[A portion of a data file]
· · · · ·
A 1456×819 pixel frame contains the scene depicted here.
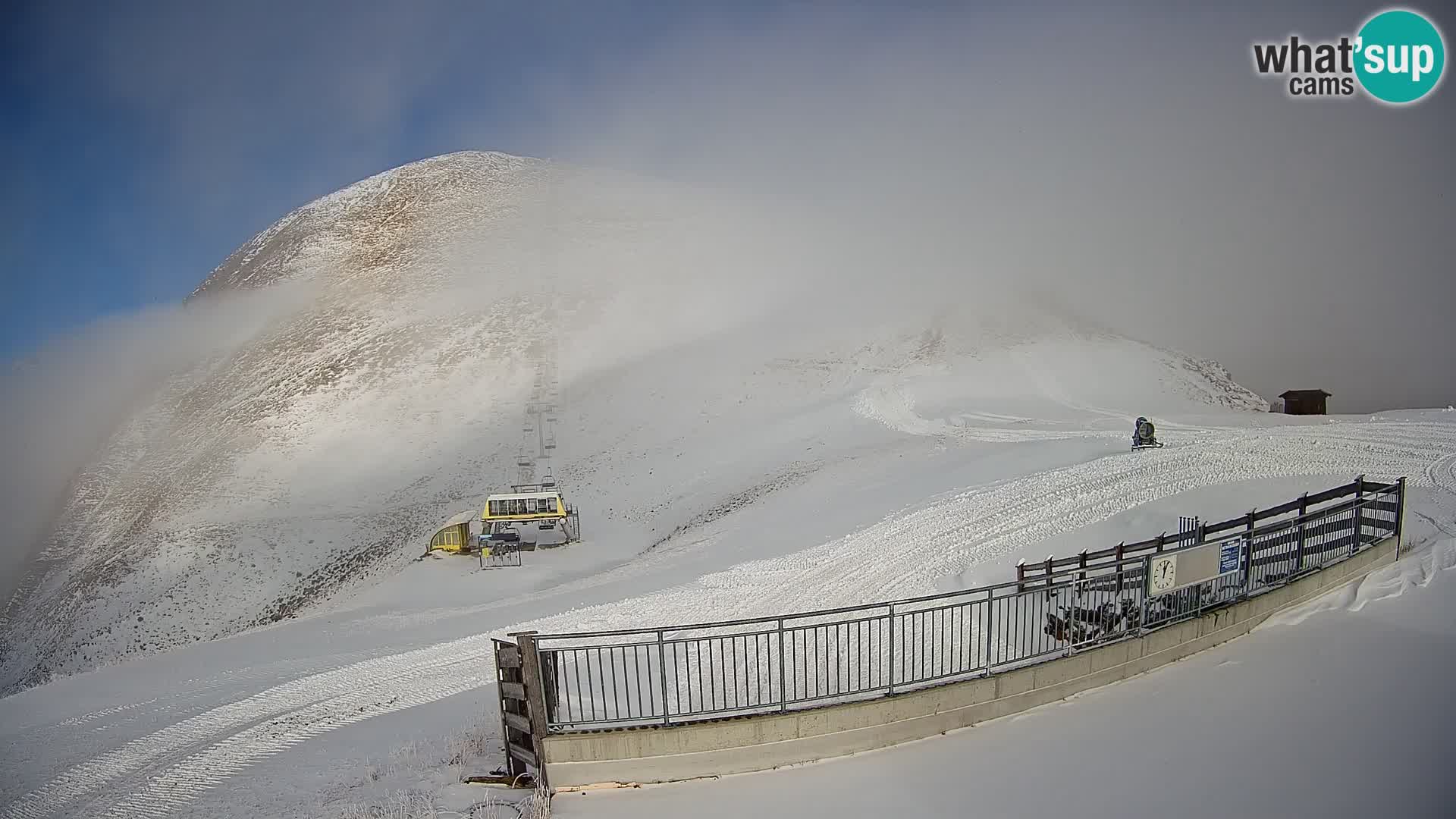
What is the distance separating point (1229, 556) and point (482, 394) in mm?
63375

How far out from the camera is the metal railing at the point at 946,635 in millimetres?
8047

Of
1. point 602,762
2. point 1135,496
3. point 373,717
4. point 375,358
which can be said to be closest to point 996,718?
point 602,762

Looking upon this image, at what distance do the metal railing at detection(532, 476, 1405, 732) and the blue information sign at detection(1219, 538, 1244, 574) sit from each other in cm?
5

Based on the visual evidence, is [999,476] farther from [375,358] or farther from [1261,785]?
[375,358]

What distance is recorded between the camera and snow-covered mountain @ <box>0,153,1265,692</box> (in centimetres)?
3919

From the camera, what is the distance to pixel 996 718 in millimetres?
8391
· · · · ·
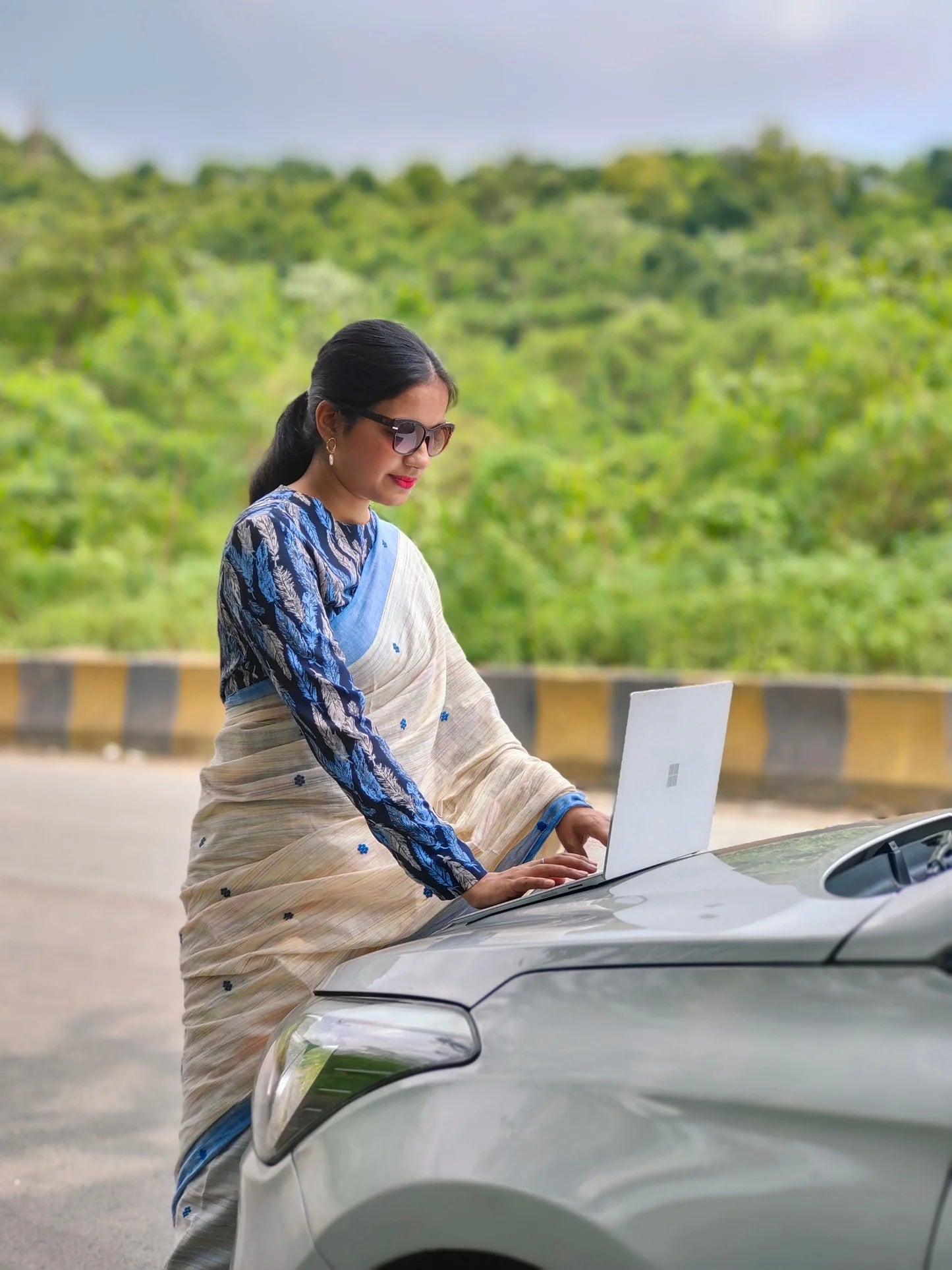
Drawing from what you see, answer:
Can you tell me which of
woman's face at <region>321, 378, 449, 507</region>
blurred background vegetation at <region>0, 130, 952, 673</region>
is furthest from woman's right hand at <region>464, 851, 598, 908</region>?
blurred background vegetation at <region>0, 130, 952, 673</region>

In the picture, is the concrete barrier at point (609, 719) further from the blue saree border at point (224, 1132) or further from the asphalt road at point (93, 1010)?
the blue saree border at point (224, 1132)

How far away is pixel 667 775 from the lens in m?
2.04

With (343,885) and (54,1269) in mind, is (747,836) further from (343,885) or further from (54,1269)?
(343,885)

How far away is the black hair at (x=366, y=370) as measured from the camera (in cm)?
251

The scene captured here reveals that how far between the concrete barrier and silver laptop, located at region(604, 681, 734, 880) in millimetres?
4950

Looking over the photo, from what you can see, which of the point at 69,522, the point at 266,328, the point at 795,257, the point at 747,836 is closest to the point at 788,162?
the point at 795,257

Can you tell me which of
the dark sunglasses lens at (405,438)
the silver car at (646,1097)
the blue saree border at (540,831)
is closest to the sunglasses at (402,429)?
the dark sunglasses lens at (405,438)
· · · · ·
= Task instructions =
How many lines in the listing above contain the string "here"? Reply with the number alone.

= Correct response =
2